For those not already familiar, Worth1000 was a long-running contest site with separate categories for photo manipulation and photography. The site was acquired by DesignCrowd which, until recently, preserved an archive of the contests.

Here is where things get strange. As I was looking into this image, I was sure I would find it was entered in one of Worth1000’s Photoshop contests. Then I could write an article about the parallels between an A.I.-generated image and one faked by a person, and that would be very neat. But after coming up empty-handed in my searches for it in the Photoshop contests section, I looked in the photography contests — and found it in “Song Title Literalisms 2010” entered by a user named “Supagray”. I had a link to that contest to prove my point but, sadly, DesignCrowd erased its archives sometime in the past year. I tried tracking down this “Supagray” user, but was unsuccessful.

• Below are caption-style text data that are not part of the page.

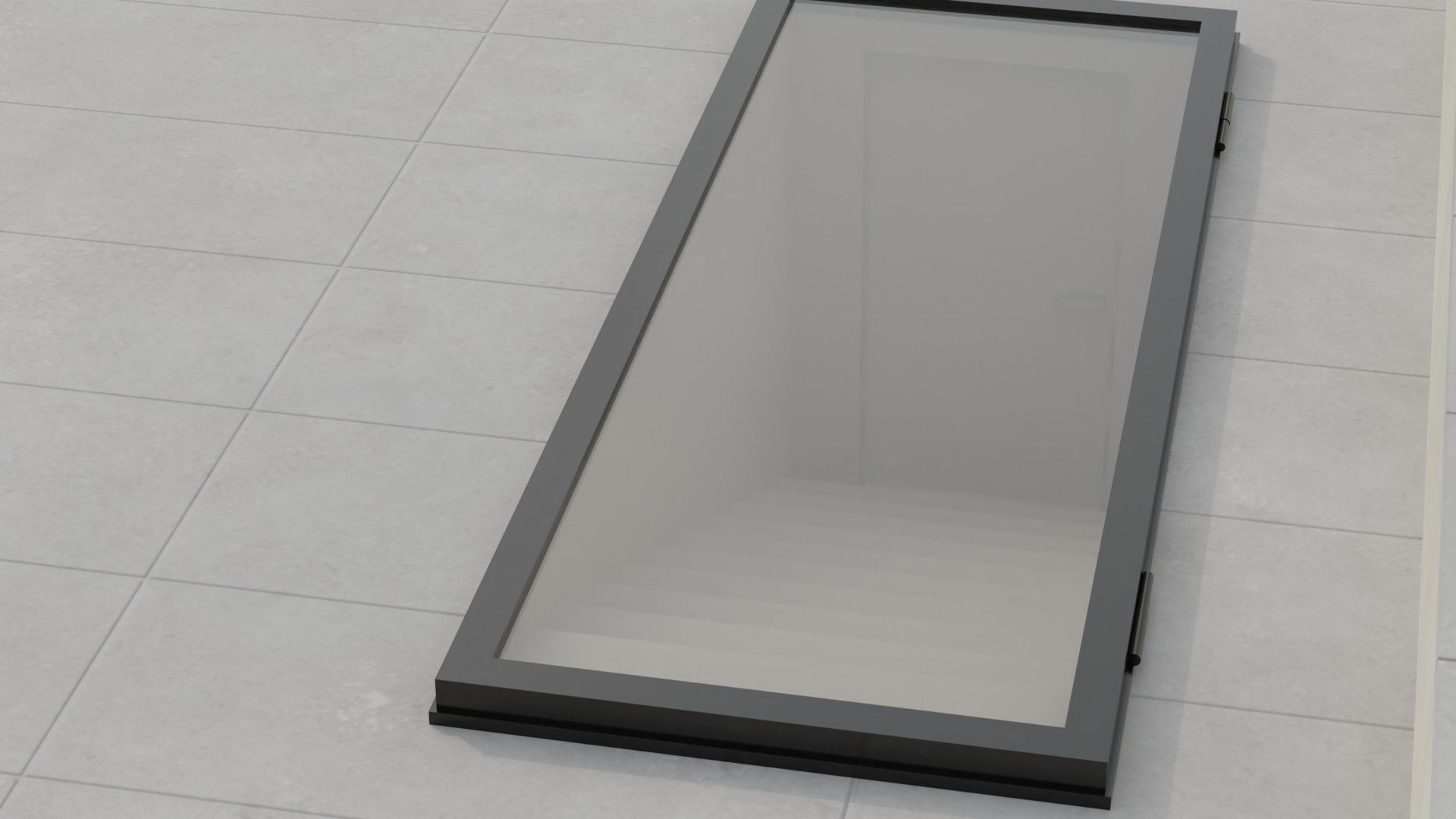 Building 5A Low-poly 3D model_7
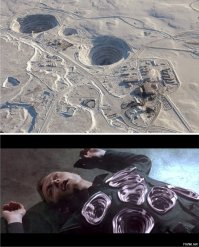 На что способен человек ради золота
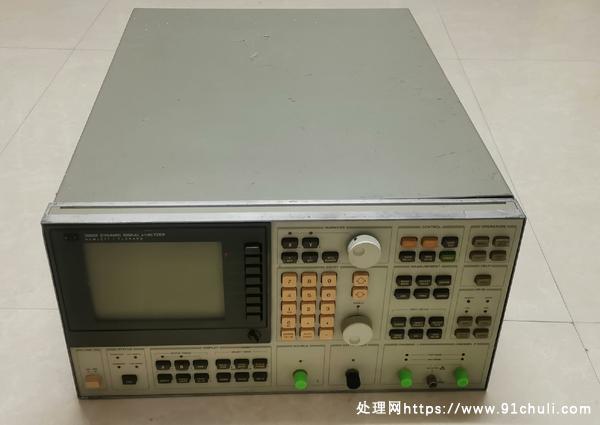 

惠普HP3562A动态信号分析仪，显示抖动，故障机出售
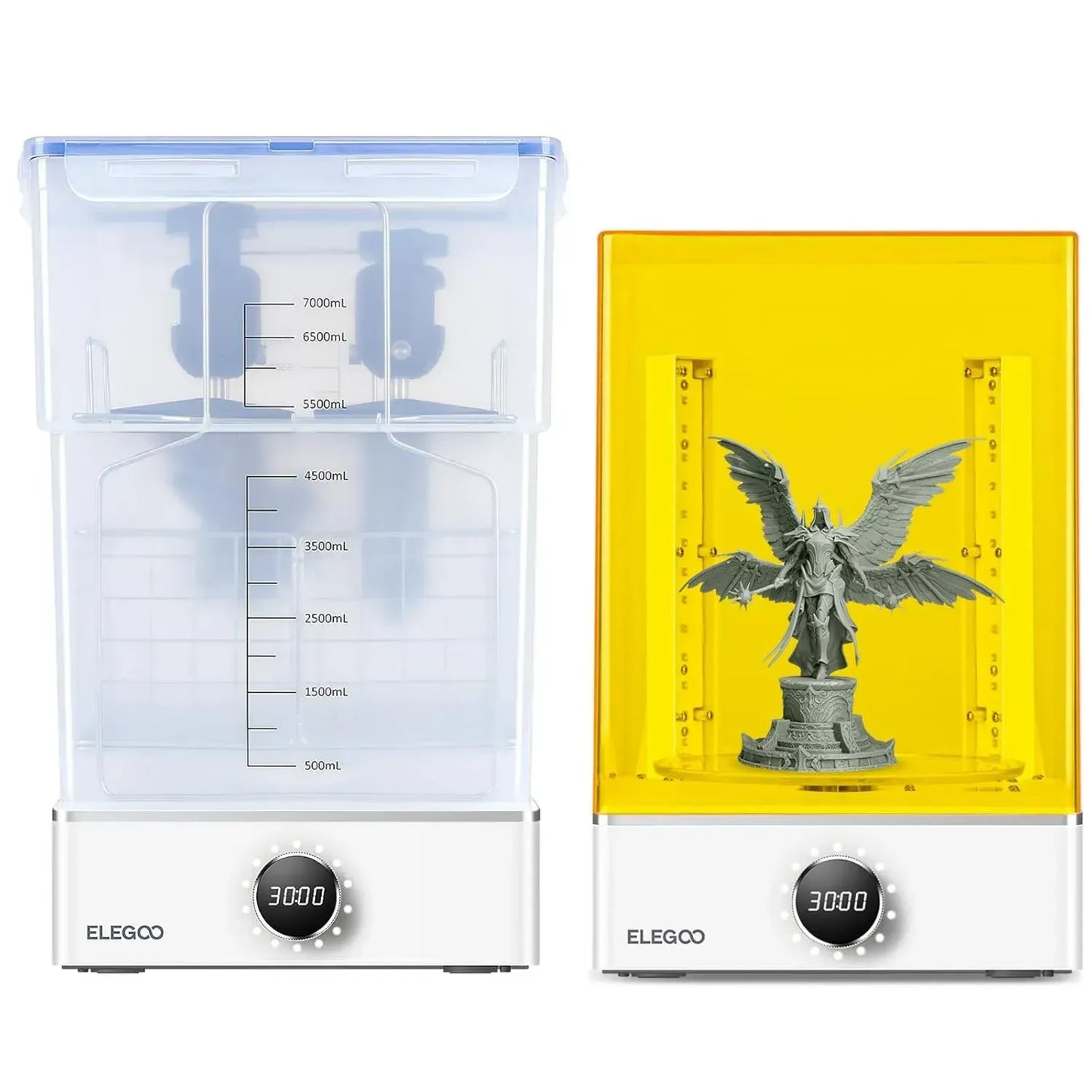 Station de Lavage et Durcissement ELEGOO Mercury X pour Impressions 3D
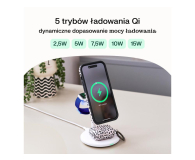 Green Cell MagScape Ładowarka Indukcyjna 3w1 MagSafe Czarny - 1299750 - zdjęcie 6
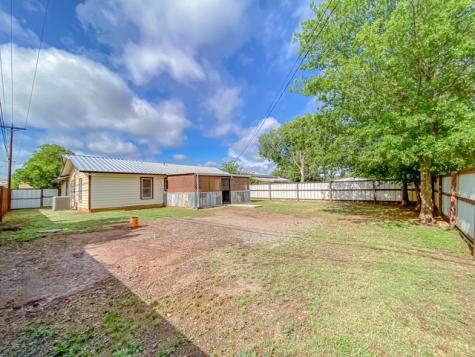 3212 Sandefer Street Abilene TX 79603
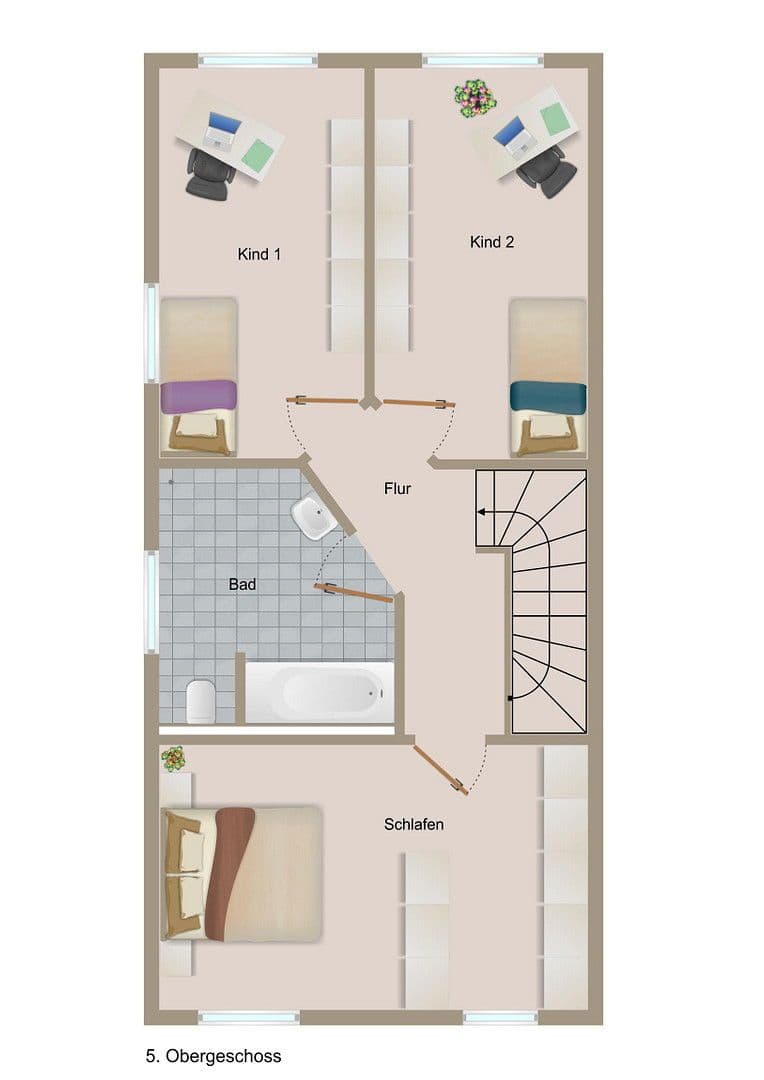 Predaj domu 153 m², pozemek 206 m², Erlenweg, Brunnthal, Bavorsko Predaj domu 153 m², pozemek 206 m², Erlenweg, Brunnthal, Bavorsko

I really thought my expectations would be proven correct — that I would find this image was created in software. All the indicators were there. But I was wrong. I do not find it an especially interesting photo. But I appreciate the user who made it found a way to capture it for real, probably by jamming a grocery store rose into some pavement. Maybe we will collectively experience a similar feeling when we know an improbable image was not generated by A.I. tools, but was actually made for real.

If we do, it will likely pale in comparison to the number of times the opposite will be true — or, perhaps more often, when it is even possible the opposite could be true. Since anyone can now radically and realistically alter an entire scene within minutes of taking a photo, our expectations need to change. But we still need to be able to believe real newsworthy photos and videos are, indeed, real.